El pasado mes de julio, el Ayuntamiento, el Ministerio y DCN ya contemplaba un agresivo recorte respecto a la Operación Chamartín que planteaba el anterior gobierno municipal. En concreto, ampliaba las zonas verdes, comerciales y de ocio, aunque se reducía un 20% el espacio edificable previsto inicialmente: entonces se proyectó la construcción de 11.000 viviendas, un 38% menos de lo previsto, y de uno de los centros de negocios más modernos del mundo.

El acuerdo al que se ha llegado ahora se hará con unas dimensiones más reducidas si se compara con el proyecto de la Operación Chamartín que se trató de aprobar durante la legislatura de Ana Botella en la alcaldía de la capital. Entre las principales claves de este último acuerdo está la prolongación del Paseo de la Castellana hasta la conexión con la M-30, la remodelación de la estación de Chamartín y la creación de un gran Centro de Negocios, lo que más ha peleado la promotora Distrito Castellana Norte (DCN), sociedad formada por BBVA y la constructora San José.

Además, se espera levantar un espacio peatonal entre Sinesio Delgado y el Nudo Norte, lo que supondrá soterrar parte del actual entramado de carriles.

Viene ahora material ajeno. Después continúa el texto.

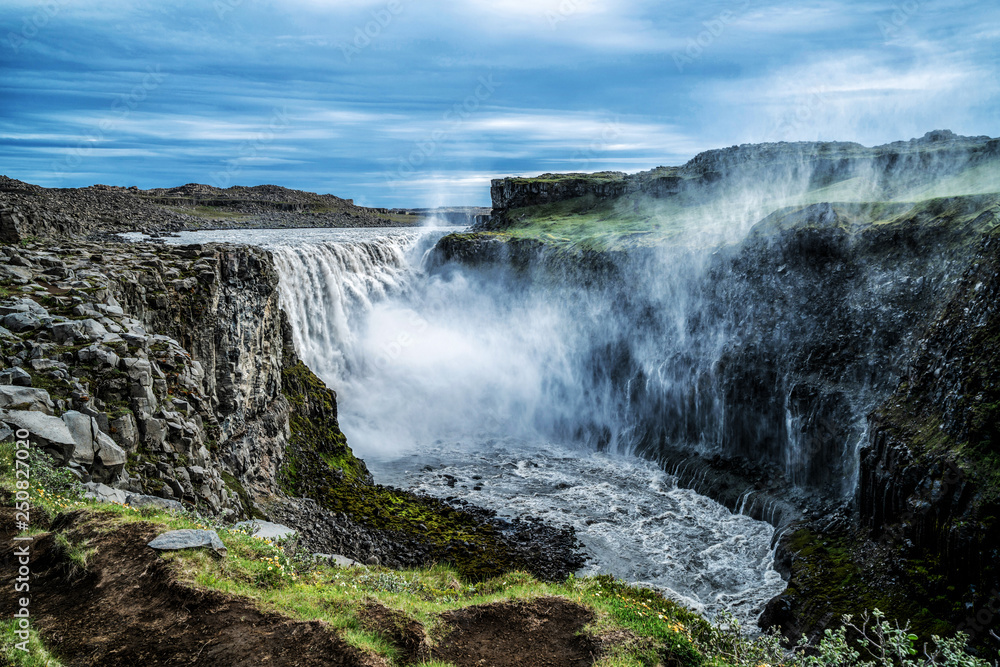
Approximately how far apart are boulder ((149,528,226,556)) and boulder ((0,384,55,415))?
426cm

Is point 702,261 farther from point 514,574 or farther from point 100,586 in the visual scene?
point 100,586

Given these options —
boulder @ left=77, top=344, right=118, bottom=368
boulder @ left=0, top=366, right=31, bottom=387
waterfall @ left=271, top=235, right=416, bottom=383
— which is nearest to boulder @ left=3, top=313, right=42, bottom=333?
boulder @ left=77, top=344, right=118, bottom=368

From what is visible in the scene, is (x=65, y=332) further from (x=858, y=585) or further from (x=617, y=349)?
(x=617, y=349)

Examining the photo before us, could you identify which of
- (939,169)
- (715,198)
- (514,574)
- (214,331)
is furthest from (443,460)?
(715,198)

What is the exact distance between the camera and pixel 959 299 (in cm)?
1867

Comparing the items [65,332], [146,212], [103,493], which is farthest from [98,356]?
[146,212]

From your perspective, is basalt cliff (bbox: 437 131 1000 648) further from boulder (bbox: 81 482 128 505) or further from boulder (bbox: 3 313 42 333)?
boulder (bbox: 3 313 42 333)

La mayor preocupación del Gobierno de Manuela Carmena era la edificabilidad de las viviendas en la zona del plan urbanístico y ampliar el parque de viviendas públicas. Finalmente, la edificabilidad estará en unos 2,6 millones de m2, lo que supone un recorte de unos 170.000 m2 respecto al acuerdo de julio, cuando se presentó Madrid Nuevo Norte a bombo y platillo. Esta reducción significará entorno a unas 10.500 viviendas, de las que unas 4.000 serán para vivienda social.

El Ayuntamiento de Madrid tramitará ahora la modificación del PGOU de la zona, lo que necesitará la aprobación de la Comunidad de Madrid. Se espera que la aprobación inicial llegue para verano y para finales e 2018 concluya la tramitación.

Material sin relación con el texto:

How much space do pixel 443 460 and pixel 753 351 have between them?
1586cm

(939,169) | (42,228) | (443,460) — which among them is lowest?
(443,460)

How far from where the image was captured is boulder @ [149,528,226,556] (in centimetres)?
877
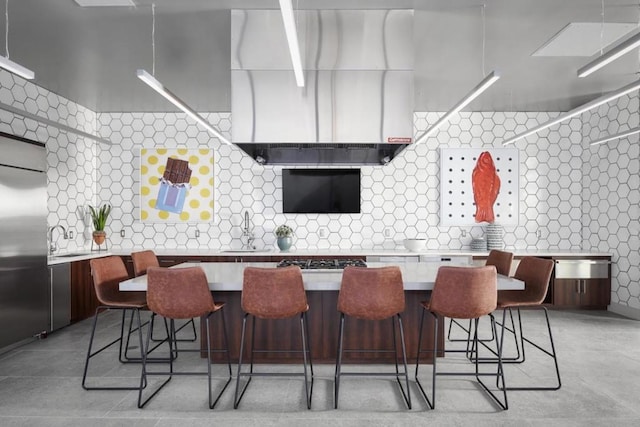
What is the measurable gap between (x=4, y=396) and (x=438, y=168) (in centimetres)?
549

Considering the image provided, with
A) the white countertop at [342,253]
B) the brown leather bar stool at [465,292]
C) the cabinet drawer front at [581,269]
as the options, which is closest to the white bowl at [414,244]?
the white countertop at [342,253]

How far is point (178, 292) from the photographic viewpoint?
264 cm

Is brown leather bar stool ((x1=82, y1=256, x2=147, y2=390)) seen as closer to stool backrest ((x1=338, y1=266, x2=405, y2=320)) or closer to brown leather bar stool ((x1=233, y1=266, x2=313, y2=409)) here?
brown leather bar stool ((x1=233, y1=266, x2=313, y2=409))

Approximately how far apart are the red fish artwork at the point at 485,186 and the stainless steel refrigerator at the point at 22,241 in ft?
18.0

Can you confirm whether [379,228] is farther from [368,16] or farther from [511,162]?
[368,16]

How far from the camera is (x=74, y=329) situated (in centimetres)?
458

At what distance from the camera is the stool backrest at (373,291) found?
2.61m

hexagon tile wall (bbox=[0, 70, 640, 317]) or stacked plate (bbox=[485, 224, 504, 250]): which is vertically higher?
hexagon tile wall (bbox=[0, 70, 640, 317])

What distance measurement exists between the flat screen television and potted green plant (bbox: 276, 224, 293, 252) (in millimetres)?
425

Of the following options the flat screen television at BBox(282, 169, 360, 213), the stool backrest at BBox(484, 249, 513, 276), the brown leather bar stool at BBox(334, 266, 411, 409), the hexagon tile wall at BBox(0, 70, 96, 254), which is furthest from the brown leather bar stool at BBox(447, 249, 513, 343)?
the hexagon tile wall at BBox(0, 70, 96, 254)

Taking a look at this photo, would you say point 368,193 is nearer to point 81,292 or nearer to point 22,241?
point 81,292

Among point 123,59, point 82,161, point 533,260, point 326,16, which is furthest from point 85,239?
point 533,260

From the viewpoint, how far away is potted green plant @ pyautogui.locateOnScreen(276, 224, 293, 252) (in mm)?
5508

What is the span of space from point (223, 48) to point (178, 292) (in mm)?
2477
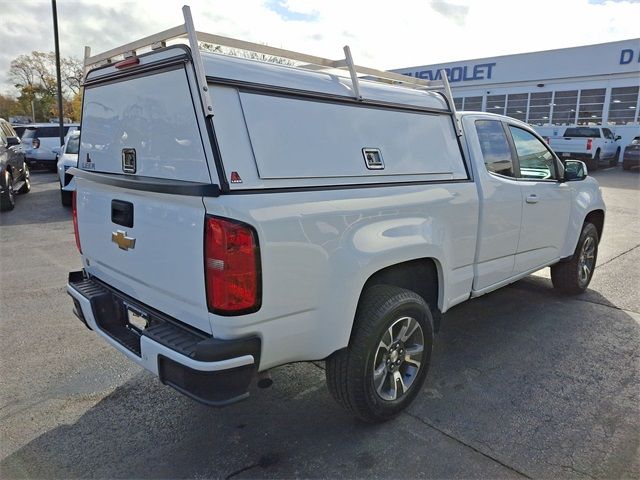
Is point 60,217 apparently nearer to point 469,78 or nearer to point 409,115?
point 409,115

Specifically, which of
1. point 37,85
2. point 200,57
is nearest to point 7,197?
point 200,57

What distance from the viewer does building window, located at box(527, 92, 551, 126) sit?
2775 cm

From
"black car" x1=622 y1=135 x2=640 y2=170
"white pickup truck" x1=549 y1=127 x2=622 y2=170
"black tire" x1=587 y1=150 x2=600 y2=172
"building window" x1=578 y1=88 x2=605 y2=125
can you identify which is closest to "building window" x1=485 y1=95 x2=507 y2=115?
"building window" x1=578 y1=88 x2=605 y2=125

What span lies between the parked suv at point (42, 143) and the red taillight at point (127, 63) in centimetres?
1527

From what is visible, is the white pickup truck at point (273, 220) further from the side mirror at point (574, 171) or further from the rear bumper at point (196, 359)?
the side mirror at point (574, 171)

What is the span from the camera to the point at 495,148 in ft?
12.9

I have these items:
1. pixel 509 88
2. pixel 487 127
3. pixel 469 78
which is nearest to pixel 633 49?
pixel 509 88

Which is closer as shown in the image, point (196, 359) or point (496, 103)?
point (196, 359)

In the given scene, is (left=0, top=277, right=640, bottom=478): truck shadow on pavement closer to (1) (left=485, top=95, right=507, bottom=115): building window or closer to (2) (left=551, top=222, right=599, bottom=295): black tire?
(2) (left=551, top=222, right=599, bottom=295): black tire

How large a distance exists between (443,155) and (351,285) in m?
1.37

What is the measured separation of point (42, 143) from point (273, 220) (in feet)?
61.6

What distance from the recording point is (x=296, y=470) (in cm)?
255

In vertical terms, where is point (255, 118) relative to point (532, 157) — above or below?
above

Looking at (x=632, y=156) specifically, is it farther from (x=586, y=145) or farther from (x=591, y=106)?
(x=591, y=106)
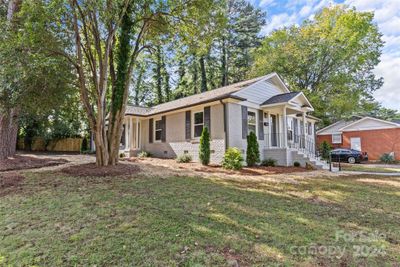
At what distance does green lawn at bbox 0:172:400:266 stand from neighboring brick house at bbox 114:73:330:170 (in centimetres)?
596

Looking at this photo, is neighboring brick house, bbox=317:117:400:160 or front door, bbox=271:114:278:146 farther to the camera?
neighboring brick house, bbox=317:117:400:160

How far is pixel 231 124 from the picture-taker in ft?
37.7

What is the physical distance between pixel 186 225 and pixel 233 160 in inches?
257

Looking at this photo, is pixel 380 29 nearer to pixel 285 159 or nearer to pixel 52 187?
pixel 285 159

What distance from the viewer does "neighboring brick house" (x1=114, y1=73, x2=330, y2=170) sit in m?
11.7

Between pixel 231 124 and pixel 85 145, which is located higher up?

“Es un paso importante para la ciudad de Madrid, para la Comunidad de Madrid y para el conjunto del país”, afirmó el ministro de Fomento, Íñigo de la Serna en los Desayunos Informativos de Europa Press. “En el proceso de diálogo entre las partes implicadas, hemos trabajo de manera constante, intensa y discreta para trabajar y cerrar un documento para poder dar luz verde a un proyecto que , sin lugar a duda, transformará la ciudad de Madrid. Es un paso de transcendencia histórica. Queda trabajo por delante. Madrid no puede perder esta oportunidad”, concreto el ministro.

El proyecto contempla cuatro espacios de actuación: la estación de Chamartín y el Centro de negocios (ambos en la zona sur de la M-30) y Fuencarral-Malmea, Fuencarral-Tres olivos y Fuencarral-Las Tablas (en la zona norte).